EXERCISE INSTRUCTIONS
Render each line of the following records as a Markdown table with the columns "Row" and "Line", numbering the rows and skipping blank lines. Leave the pictures out of the table.

(Spatial query records)
---

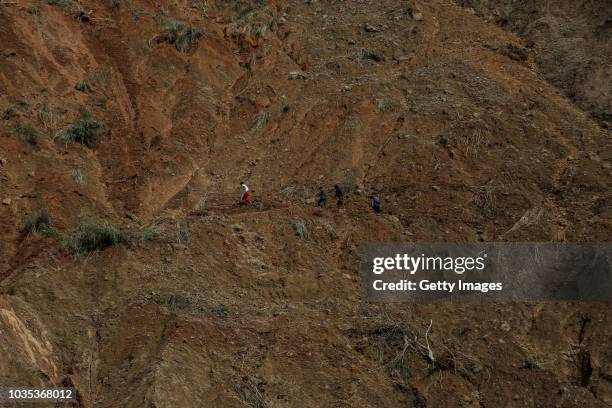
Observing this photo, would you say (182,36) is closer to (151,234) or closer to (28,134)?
(28,134)

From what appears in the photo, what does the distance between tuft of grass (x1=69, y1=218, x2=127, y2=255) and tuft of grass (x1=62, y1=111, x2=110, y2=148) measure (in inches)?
120

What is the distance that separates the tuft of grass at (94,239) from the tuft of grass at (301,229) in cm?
282

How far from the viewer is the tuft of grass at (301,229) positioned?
13.1 m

---

WORKED ANSWER
| Row | Line |
|---|---|
| 1 | Observing this photo, would you say (182,36) is closer to (151,234) or closer to (28,134)? |
| 2 | (28,134) |
| 3 | From what appears in the photo, what does the distance between tuft of grass (x1=69, y1=218, x2=127, y2=255) and tuft of grass (x1=62, y1=111, x2=110, y2=148) measure (in inches)? |
| 4 | 120 |
| 5 | What is the distance that separates the tuft of grass at (94,239) from the tuft of grass at (301,229) in cm? |
| 6 | 282 |
| 7 | How far from the viewer is the tuft of grass at (301,229) positioned? |
| 8 | 13.1 m |